How should you stay safe around wildlife? In general, keep a safe distance from animals when observing them or taking photos. Even types of animals not thought to be particularly aggressive can become dangerous when encroached upon.
If you’re set on snapping photos, use a telephoto lens if possible and avoid using flash, which can bother wildlife. Never feed wild animals, and instruct kids similarly. Human food is seldom nutritious for animals, and it can encourage them to visit campsites more often, leading to unhappy endings for some animals. Don’t use headphones or earbuds, so you can remain aware of your surroundings.
The New York Times has compiled a list of five tips for wild animal encounters in general. The list boils down to the following: keep calm, look big, don’t run from predators, don’t take selfies, and no feeding.
Below, we’ve compiled some guidance for how to handle meet-and-greets with specific types of wildlife:
The United States is home to two kinds of bears. Black bears, which may in fact range in color from black to brown and even to white, are found widely across the country. Grizzly bears—also called brown bears—normally are larger than black bears and can be distinguished by their pronounced shoulder hump. In North America, grizzly bears are generally found only in Wyoming, Washington, Montana, Idaho, Alaska, and western Canada.
Stay at least 100 yards away from bears. To make your presence known when in bear country, try singing or clapping. In late summer and fall, avoid trails that run through oak brush and berry patches (ursine feeding grounds). It’s unusual for bears to attack people, unless they feel threatened.
Colorado Parks and Wildlife offers the following advice for black bear encounters:
- If you surprise a bear on a trail, stand still, remain calm, and talk in a normal tone.
- If you see cubs, leave the area right away.
- If a bear you spot does not leave, continue to talk calmly and also wave your arms slowly overhead.
- While continuing to look at the bear, slowly back away.
- If a bear approaches, stand your ground, yell, and throw small stones in the bear’s general direction.
- If you have bear spray (an effective form of pepper spray), use it when the bear is about 40 feet away.
- If the bear attacks, which is unlikely, fight back with any available object or even your bare hands.
Advice for grizzly bear encounters is similar to the advice for black bear encounters, with one key difference: if a grizzly attacks you should play dead by lying flat on your stomach and placing your hands over the back of your neck.
Mountain lions (aka cougars, panthers, pumas)
Mountain lion attacks are extremely rare, though not unheard of. Children and pets are at greater risk than adults. As should be obvious, never approach a mountain lion.

INFORMATION GIVEN:
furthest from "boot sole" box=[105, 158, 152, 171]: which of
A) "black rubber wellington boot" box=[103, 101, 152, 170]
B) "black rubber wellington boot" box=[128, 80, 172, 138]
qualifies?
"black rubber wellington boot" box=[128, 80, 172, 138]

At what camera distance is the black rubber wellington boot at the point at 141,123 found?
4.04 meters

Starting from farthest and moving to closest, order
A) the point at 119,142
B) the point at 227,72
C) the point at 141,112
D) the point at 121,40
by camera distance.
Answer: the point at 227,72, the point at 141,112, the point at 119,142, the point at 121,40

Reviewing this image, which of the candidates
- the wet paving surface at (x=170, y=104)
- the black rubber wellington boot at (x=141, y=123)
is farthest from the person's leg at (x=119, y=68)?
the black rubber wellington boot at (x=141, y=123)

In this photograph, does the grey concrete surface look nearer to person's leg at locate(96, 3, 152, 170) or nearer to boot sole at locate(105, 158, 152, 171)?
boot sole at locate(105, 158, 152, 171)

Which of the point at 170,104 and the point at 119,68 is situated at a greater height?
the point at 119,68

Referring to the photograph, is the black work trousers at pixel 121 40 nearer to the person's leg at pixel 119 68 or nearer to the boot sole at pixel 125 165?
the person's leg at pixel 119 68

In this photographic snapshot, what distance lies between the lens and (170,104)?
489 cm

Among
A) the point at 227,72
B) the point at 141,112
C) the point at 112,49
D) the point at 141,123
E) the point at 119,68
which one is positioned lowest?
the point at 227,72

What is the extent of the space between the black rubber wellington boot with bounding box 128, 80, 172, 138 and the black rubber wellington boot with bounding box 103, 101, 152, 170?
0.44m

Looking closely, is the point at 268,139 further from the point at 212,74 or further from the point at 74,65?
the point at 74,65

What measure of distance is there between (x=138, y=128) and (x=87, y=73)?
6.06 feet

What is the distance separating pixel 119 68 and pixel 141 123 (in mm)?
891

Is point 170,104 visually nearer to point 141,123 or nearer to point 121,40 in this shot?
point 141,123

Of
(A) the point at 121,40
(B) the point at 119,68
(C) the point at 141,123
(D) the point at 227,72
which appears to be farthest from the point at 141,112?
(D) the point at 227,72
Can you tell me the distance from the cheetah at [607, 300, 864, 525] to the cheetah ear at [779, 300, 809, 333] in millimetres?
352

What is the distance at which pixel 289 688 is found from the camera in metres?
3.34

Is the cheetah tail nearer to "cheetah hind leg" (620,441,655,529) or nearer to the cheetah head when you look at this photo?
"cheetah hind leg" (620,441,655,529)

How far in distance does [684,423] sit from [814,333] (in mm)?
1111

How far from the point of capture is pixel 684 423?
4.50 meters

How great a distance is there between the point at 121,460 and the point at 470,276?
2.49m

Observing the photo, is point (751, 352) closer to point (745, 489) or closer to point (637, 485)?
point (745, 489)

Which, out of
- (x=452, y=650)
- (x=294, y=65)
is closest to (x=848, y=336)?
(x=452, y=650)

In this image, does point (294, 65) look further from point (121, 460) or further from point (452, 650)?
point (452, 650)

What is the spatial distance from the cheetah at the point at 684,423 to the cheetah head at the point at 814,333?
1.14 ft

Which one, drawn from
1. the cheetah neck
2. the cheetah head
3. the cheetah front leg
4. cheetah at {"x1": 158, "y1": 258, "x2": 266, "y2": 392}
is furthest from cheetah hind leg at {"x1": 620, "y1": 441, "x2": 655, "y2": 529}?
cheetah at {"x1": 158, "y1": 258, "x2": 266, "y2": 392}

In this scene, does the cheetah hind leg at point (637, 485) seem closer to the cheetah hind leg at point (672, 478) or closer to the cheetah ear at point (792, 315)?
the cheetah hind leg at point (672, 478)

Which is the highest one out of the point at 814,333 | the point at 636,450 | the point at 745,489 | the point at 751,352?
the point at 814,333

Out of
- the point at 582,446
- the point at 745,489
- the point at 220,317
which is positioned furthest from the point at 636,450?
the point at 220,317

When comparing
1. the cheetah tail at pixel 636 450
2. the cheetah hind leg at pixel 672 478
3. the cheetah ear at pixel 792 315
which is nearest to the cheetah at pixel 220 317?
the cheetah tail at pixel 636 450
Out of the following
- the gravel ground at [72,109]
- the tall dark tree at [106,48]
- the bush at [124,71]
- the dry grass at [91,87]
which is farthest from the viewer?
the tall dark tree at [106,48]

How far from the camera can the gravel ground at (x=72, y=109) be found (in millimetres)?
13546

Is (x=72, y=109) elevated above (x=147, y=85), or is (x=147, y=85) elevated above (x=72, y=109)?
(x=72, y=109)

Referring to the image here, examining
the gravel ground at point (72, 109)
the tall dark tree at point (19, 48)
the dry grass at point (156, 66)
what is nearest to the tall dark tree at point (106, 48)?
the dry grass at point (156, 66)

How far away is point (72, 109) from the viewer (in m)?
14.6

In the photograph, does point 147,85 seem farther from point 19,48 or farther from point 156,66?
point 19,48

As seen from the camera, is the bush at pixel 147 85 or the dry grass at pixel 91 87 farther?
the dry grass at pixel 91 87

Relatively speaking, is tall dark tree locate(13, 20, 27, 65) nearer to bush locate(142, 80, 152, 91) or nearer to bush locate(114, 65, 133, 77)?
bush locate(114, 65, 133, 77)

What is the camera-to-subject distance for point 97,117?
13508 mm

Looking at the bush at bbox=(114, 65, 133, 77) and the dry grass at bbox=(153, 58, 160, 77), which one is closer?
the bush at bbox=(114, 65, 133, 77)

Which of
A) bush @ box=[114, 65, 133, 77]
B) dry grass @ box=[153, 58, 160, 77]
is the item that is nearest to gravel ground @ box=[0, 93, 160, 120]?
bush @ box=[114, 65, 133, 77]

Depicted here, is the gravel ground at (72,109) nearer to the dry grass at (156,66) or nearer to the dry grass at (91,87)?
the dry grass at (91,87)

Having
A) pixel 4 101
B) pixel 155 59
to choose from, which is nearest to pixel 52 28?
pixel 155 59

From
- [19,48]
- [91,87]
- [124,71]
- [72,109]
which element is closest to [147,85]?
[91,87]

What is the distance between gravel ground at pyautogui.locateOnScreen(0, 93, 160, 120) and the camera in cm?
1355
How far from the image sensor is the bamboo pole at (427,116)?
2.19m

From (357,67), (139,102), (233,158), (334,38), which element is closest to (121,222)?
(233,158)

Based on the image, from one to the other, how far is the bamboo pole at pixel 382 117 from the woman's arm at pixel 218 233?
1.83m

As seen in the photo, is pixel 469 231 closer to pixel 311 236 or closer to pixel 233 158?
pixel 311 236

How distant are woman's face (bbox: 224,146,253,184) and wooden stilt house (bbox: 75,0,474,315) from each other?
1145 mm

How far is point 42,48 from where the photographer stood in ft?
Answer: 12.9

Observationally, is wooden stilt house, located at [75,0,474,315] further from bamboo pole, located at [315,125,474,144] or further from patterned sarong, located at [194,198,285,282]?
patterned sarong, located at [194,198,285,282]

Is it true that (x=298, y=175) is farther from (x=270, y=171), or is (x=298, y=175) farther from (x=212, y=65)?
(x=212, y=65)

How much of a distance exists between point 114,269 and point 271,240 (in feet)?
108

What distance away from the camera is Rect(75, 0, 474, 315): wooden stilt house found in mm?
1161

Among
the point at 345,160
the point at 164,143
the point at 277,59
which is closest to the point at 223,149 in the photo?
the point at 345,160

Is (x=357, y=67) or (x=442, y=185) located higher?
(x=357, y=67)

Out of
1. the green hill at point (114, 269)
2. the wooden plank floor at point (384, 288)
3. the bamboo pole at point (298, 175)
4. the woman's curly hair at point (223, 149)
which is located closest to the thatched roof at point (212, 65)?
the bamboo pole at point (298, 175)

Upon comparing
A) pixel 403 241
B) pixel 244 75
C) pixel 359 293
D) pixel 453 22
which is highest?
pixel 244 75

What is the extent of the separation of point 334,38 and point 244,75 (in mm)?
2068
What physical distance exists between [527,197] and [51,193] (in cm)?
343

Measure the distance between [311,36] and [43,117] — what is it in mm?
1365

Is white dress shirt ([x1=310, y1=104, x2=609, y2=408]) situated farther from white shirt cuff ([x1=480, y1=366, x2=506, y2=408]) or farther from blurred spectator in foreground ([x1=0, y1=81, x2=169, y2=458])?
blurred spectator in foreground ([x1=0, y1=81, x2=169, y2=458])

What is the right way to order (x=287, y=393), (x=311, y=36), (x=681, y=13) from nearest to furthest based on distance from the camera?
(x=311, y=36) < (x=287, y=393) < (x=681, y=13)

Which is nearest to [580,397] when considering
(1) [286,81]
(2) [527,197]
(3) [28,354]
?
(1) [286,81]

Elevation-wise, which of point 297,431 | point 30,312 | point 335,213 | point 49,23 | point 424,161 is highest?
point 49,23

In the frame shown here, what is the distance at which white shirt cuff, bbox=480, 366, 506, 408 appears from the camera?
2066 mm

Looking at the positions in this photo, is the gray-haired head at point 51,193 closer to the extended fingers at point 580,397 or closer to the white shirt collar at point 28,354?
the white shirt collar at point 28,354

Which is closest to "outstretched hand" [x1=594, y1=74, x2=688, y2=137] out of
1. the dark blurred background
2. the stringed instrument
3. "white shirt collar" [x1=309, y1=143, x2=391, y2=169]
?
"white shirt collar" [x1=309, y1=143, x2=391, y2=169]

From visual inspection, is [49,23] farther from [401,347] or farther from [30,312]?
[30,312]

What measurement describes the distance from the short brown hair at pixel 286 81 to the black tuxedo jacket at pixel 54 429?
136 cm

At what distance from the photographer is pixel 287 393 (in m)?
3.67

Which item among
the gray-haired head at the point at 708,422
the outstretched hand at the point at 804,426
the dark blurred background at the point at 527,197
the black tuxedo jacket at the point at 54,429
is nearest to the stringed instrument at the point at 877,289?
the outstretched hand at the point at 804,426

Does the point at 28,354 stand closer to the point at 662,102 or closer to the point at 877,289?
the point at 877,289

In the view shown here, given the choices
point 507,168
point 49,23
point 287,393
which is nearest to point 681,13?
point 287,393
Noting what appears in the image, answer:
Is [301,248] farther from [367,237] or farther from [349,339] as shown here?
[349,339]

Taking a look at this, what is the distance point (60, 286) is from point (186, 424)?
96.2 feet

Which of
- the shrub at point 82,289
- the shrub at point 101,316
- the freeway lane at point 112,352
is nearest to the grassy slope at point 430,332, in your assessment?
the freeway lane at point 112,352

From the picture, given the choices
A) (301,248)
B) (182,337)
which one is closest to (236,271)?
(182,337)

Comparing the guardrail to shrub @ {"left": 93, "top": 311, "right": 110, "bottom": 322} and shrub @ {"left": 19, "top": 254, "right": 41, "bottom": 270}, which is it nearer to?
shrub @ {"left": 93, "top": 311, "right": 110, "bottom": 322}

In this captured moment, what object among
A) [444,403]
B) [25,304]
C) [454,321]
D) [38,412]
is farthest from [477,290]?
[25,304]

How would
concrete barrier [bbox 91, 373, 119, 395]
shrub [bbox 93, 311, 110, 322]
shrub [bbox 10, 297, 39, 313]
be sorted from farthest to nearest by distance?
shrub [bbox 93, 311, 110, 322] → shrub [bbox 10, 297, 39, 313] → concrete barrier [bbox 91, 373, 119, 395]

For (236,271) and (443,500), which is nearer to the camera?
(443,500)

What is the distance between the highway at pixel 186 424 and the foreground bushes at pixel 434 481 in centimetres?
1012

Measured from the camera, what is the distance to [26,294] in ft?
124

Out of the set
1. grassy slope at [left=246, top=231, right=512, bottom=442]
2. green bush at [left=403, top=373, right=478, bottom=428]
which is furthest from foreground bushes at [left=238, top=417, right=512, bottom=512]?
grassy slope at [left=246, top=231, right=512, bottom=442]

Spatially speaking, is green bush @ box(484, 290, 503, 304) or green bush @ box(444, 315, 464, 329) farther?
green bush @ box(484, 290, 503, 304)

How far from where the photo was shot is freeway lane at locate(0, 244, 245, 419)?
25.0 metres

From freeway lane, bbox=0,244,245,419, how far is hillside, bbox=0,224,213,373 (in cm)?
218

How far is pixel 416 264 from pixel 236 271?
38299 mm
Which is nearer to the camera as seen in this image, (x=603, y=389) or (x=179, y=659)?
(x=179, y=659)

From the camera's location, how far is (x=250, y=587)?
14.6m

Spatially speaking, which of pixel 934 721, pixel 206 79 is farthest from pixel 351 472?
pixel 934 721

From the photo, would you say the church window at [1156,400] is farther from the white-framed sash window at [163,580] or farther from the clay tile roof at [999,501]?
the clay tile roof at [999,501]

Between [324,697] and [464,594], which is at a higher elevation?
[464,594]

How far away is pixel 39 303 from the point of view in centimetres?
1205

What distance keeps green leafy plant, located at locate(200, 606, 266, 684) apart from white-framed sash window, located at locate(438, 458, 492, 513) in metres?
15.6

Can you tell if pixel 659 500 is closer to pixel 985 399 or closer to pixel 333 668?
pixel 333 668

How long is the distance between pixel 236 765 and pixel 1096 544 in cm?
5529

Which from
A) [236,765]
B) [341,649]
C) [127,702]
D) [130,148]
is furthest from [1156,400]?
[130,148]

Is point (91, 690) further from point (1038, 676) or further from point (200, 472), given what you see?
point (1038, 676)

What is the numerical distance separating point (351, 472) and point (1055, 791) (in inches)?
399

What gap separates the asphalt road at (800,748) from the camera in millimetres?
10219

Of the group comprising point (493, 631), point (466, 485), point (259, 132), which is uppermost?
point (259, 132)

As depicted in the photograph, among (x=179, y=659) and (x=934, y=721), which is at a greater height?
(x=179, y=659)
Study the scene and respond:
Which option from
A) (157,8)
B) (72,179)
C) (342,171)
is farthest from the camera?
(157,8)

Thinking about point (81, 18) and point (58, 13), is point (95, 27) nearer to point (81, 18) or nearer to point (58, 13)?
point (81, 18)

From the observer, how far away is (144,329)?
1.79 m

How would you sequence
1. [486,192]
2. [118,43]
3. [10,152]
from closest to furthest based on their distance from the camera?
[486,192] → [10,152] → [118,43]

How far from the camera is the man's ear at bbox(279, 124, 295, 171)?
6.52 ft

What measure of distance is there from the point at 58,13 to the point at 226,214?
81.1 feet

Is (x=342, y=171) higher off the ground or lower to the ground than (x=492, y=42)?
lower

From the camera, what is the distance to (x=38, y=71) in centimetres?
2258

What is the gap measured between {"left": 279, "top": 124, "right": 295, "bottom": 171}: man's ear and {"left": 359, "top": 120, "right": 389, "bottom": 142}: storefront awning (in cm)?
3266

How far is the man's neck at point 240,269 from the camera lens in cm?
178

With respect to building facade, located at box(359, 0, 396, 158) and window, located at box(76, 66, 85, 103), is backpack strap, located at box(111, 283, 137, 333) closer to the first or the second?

YOUR GOAL:
Answer these questions using the wildlife safety text.
(a) How far away from bears should you stay?
(b) At about what distance from a bear should bear spray be used?
(c) What should you do if a grizzly bear attacks you?
The rows come from a different source than the text.

EXERCISE RESULT:
(a) At least 100 yards.
(b) About 40 feet.
(c) Play dead by lying flat on your stomach and placing your hands over the back of your neck.